Manufacturing growth slows from nine-year high, but still hearty
"From a bumpy 2012, manufacturing production has developed a clear expansive tone to it this year."
"From a bumpy 2012, manufacturing production has developed a clear expansive tone to it this year."
New Zealand manufacturing activity remained in hearty expansion mode last month – while slowing from a nine-year high in May – with new orders and production driving growth.
The BNZ-BusinessNZ performance of manufacturing index fell 4.3 points to 54.7 in June, the highest result for a June month since 2004. A reading above 50 indicates the sector expanded, while one below shows contraction.
The survey follows the New Zealand Institute of Economic Research's quarterly survey of business opinion earlier this week, showing manufacturers were much more upbeat about the state of the economy, and were expecting higher outputs, exports and profitability in the coming quarter.
"We take this week's PMI and QSBO as further evidence New Zealand's manufacturing industry is in relatively good heart," BNZ economist Craig Ebert says in his report. "From a bumpy 2012, manufacturing production has developed a clear expansive tone to it this year."
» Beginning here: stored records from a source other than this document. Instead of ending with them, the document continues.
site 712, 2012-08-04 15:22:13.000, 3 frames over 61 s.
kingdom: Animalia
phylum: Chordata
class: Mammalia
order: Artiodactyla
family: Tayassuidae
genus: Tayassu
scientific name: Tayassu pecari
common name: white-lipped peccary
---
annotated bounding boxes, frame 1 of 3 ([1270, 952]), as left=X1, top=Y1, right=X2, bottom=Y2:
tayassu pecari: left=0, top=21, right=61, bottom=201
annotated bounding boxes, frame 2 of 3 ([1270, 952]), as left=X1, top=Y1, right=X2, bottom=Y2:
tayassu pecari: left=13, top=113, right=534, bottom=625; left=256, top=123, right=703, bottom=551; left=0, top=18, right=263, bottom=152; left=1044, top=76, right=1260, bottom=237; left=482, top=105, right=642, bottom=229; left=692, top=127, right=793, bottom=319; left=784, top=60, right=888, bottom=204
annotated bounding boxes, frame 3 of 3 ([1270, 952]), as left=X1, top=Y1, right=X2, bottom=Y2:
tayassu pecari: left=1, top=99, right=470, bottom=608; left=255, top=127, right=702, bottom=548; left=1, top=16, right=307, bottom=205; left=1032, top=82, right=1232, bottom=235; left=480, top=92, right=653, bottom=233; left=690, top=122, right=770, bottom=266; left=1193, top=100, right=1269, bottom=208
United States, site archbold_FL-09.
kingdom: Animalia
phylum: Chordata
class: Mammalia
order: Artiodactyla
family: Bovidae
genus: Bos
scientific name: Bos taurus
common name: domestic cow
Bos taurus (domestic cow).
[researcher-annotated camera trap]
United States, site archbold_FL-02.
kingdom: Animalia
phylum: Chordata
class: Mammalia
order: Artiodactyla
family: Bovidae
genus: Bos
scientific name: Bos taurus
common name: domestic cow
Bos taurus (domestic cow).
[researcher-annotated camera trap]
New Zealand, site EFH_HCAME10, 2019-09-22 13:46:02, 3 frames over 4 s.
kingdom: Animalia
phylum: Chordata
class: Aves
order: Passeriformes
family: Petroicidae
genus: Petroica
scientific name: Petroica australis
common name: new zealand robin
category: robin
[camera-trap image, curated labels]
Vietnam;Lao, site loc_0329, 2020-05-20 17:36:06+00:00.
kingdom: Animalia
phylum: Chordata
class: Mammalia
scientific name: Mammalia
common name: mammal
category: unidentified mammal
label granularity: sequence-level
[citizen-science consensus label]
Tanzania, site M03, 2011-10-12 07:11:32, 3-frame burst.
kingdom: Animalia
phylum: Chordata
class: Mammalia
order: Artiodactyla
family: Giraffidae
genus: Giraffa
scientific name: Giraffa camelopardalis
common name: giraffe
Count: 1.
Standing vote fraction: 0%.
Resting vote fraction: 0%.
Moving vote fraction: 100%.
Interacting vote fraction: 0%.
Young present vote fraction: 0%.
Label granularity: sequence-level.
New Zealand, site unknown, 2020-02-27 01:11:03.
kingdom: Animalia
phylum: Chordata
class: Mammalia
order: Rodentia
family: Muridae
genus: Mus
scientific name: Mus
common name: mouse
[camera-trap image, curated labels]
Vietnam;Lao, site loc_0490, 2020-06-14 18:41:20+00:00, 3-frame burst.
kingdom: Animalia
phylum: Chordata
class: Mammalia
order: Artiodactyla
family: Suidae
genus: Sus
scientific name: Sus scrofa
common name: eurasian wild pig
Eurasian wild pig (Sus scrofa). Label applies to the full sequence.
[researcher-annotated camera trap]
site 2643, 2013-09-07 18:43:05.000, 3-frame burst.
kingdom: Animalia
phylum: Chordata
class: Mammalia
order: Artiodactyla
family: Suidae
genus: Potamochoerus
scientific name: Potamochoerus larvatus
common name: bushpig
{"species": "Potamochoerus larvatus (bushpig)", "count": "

The PMI showed production led expansion in June with a reading of 55.5, down from 60.5 in May, followed by new orders at 55.1, down from 63.1 a month earlier. Employment dropped to 51.9 from 55.3. Deliveries rose to 55.4 from 54.6 and finished stocks increased to 52.7 from 51.8.
Metal product manufacturing showed the most activity across the industry sub-groups at 58.5, falling from 61.3 in May, followed by machinery and equipment manufacturing at 56, down from 67.4.
Food, beverages and tobacco manufacturing fell to 52.8 from 61.4, petroleum, coal, chemical and associated product manufacturing dropped to 52.1 from 62.1 in May, and textile, clothing, footwear and leather manufacturing was steady at 50.9.
Across the regions, Northern fell to 56 from 60.5 in May, Canterbury dropped to 53.3 from 67, and Otago/Southland declined to 53.2 from 60.7. Central region showed a small contraction at 49.5, falling from 55.4 in May.